View Full Version : Greenpeace activists block shipment of Icelandic whale meat

Davie Tait
6th April 2010, 19:18

Tuesday, 06 April 2010 10:28

LAST week, Greenpeace activists took action against commercial whaling and the trade in whale meat by blocking a container ship with fin whale meat onboard bound for Japan from Iceland.

The activists chained themselves to the mooring ropes of the container ship NYK ORION docked in Rotterdam, which has meat from 13 endangered fin whales onboard in seven containers. Greenpeace is calling on the authorities to seize the containers and urging the protection of whales at the upcoming meeting of the International Whaling Commission.

Following the protest, Greenpeace claimed that Rottderdamport police have promised that the whale meat shipment en route to Japan from Iceland will remain at the port. The ship's owner has decided to off-load the Fin whale meat rather than become complicit in the trade in an endangered species, the campaigning organisation explained.

The fin whale can grow to 27 meters in length and is the second largest whale, less than 50.000 are estimated to remain in the North Atlantic. The international trade in fin whales and other whales is banned under CITES - the Convention on International Trade in Endangered Species of Wild Flora and Fauna and the Netherlands is one of the 175 signatories to this treaty.

In June, governments will gather at the International Whaling Commission (IWC) meeting in Agadir, Morocco to decide whether Japan’s commercial whaling will continue.

Greenpeace continue: “Iceland’s whale hunt will likely continue beyond this year. The Icelandic government has recently released the findings of a study into whaling’s economic impacts there. Iceland has concluded that there is an economic case for ongoing whaling and that less whales will mean more fish for its commercial fisheries.

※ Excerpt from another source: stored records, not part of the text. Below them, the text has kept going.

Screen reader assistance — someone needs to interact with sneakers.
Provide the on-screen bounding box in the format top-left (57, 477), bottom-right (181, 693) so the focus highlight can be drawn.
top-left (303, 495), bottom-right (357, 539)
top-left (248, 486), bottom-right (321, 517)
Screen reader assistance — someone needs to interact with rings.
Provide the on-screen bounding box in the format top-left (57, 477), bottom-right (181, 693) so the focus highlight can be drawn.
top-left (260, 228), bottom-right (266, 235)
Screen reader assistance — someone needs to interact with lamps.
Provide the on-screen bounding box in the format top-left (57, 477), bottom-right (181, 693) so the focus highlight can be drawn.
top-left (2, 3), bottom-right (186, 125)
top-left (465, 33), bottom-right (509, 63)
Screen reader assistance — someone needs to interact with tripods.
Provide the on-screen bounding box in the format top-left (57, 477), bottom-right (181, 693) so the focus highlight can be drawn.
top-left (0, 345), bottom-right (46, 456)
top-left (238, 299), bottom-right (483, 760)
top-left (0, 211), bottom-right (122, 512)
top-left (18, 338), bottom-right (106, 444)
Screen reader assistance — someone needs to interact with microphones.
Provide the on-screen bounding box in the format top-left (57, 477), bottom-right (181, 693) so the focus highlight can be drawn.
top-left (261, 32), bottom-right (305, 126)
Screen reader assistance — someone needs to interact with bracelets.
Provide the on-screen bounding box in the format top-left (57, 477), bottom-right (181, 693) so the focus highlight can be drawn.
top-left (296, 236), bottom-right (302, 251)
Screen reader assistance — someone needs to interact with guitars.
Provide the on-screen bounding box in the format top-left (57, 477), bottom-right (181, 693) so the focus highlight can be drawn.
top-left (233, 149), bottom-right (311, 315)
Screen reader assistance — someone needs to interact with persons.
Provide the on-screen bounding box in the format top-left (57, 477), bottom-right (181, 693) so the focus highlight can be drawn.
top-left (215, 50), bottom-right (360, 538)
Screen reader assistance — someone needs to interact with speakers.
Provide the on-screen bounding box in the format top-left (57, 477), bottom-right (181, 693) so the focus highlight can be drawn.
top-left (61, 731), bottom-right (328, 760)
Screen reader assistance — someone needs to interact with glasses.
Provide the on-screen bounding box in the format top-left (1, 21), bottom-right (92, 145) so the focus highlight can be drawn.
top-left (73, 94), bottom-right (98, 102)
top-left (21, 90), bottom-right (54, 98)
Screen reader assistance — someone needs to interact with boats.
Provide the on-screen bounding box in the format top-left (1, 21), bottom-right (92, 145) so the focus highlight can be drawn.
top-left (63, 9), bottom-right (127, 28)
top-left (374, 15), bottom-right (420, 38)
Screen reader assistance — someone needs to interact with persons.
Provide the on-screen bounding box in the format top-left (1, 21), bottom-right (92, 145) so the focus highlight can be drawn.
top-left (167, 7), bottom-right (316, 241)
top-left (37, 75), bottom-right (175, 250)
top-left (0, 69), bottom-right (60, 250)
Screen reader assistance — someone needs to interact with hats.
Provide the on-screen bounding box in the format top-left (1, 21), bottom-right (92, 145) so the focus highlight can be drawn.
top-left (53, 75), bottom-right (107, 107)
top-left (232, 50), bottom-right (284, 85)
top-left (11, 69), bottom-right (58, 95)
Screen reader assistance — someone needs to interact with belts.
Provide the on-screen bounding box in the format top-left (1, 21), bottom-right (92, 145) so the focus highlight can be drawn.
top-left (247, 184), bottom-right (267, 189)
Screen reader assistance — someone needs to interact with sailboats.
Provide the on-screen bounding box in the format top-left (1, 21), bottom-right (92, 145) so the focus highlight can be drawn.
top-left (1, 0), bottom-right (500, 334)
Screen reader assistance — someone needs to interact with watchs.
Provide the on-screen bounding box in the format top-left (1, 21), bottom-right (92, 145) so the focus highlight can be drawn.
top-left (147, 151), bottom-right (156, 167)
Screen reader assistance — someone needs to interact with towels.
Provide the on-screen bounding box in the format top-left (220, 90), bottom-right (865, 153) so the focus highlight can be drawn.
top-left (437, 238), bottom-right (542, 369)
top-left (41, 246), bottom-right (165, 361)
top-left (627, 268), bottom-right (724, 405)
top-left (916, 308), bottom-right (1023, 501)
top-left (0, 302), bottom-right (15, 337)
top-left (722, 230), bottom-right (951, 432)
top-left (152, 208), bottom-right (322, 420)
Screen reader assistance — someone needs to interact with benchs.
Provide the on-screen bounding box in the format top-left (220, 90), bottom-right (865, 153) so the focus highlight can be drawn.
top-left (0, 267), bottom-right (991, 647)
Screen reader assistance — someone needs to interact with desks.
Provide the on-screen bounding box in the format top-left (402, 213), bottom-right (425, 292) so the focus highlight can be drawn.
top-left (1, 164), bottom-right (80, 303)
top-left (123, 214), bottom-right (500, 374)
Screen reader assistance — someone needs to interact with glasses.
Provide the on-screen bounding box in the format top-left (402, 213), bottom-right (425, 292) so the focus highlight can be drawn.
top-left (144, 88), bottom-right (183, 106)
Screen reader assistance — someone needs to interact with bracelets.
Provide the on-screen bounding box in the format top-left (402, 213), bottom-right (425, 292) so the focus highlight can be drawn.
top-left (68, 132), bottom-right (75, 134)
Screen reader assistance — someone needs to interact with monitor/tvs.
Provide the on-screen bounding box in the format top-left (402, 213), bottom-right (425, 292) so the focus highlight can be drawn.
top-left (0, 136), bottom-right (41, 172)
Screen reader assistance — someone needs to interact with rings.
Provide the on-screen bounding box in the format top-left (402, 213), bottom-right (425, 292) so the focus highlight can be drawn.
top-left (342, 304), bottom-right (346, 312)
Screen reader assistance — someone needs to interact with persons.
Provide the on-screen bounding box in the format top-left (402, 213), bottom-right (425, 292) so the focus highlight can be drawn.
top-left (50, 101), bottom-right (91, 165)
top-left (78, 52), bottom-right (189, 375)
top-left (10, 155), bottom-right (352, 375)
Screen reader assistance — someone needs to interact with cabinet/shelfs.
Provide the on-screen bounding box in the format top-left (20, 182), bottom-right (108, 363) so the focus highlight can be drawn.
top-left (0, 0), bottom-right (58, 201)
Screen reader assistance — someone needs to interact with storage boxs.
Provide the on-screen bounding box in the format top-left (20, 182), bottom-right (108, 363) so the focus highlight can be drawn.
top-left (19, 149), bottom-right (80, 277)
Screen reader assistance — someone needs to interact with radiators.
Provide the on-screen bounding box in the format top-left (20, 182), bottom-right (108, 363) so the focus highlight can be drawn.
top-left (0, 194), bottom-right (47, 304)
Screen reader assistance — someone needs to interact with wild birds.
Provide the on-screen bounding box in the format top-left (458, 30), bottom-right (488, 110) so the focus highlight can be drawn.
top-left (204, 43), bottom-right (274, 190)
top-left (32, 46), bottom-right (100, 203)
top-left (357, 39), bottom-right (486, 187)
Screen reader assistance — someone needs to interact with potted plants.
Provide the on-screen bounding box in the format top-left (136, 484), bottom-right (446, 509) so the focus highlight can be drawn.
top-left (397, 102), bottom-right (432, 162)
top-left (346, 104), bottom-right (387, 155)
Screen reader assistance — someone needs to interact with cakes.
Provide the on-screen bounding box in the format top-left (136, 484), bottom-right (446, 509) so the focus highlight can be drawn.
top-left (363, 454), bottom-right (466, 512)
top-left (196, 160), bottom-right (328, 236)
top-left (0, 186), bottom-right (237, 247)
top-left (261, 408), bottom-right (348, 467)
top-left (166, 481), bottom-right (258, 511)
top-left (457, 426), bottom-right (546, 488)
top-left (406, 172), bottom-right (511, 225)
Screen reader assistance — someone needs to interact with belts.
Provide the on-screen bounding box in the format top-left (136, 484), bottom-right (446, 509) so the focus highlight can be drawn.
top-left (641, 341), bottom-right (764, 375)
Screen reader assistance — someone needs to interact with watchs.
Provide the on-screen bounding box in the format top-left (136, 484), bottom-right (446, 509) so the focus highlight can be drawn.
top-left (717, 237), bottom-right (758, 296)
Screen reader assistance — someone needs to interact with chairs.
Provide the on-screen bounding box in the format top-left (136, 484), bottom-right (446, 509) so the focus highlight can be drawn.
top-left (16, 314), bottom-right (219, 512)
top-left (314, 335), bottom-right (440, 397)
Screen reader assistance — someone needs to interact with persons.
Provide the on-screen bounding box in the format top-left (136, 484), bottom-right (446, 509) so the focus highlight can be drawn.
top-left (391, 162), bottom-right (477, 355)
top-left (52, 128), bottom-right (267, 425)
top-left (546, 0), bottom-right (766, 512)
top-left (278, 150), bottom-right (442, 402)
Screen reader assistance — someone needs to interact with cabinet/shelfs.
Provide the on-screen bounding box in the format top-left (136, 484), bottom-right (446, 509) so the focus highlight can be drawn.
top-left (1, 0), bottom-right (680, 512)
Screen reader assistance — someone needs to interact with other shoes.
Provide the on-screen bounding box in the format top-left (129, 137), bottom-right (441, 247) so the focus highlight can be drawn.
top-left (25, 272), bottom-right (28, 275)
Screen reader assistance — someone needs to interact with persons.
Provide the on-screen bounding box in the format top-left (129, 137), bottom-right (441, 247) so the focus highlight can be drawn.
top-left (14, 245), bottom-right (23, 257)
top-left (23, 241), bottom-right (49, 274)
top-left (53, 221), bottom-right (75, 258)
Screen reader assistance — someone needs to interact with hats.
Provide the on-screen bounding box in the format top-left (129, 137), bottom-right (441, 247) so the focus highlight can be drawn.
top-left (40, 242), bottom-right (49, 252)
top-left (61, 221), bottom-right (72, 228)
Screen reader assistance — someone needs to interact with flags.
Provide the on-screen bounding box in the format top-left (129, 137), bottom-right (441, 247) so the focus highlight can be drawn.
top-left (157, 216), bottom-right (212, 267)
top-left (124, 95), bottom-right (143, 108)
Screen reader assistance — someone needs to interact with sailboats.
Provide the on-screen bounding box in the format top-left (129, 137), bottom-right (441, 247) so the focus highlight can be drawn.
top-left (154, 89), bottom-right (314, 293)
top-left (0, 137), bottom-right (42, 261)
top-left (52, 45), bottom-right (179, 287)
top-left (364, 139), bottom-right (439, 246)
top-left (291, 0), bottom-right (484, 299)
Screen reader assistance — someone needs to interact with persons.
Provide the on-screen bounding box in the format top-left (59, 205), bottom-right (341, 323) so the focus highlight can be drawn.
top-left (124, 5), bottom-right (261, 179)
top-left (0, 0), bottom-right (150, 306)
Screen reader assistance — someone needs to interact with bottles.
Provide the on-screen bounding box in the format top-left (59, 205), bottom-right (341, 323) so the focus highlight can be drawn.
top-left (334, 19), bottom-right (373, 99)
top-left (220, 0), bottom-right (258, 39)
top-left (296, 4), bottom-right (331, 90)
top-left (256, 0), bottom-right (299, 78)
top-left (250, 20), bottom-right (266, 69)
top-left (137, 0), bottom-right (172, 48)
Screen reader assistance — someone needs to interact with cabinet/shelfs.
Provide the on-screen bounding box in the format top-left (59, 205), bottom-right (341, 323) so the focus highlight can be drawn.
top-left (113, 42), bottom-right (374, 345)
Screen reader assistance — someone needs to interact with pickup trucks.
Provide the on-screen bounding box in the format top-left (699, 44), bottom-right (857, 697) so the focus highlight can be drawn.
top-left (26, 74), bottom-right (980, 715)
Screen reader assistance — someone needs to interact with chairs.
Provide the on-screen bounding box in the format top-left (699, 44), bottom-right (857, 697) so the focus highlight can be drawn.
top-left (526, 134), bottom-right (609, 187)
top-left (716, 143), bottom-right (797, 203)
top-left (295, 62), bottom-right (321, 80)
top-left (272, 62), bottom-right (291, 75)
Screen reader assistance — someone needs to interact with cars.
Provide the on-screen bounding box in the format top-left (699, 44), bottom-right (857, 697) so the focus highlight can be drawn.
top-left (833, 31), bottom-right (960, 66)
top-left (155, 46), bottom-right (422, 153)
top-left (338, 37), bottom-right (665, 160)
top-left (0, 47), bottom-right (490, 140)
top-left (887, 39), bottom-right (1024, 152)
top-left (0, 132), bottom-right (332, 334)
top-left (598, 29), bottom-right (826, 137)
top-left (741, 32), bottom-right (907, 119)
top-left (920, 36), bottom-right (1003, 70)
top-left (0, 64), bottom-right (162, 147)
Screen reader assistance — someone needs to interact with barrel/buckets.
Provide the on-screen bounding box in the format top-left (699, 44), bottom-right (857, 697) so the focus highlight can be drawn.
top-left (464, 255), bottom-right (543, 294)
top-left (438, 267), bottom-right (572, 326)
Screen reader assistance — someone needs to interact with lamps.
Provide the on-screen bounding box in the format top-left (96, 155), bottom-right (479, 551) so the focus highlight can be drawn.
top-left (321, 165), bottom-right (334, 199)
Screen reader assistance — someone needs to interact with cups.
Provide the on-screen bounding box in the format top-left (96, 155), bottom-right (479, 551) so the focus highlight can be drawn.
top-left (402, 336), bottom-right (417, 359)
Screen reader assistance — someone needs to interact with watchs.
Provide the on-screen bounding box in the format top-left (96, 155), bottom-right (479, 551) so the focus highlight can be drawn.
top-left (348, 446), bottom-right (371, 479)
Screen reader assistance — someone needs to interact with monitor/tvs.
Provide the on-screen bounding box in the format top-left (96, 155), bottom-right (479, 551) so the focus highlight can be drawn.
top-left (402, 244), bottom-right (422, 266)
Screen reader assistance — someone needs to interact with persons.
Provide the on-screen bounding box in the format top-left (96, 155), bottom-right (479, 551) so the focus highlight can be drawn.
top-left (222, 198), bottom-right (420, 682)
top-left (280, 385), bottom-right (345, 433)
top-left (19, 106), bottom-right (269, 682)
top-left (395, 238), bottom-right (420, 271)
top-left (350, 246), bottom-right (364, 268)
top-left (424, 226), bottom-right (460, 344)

“In doing so, the Icelandic government is undermining its credibility as a nation with relatively responsible fisheries management and ignoring the reality that the world has moved beyond whaling. However, the report does recommend reassessing the decision to continue whaling should it have negative impacts on the nation's image. By exposing Iceland’s whale meat trade today in Rotterdam, we hope to change Iceland’s position and end its unnecessary whale hunt.”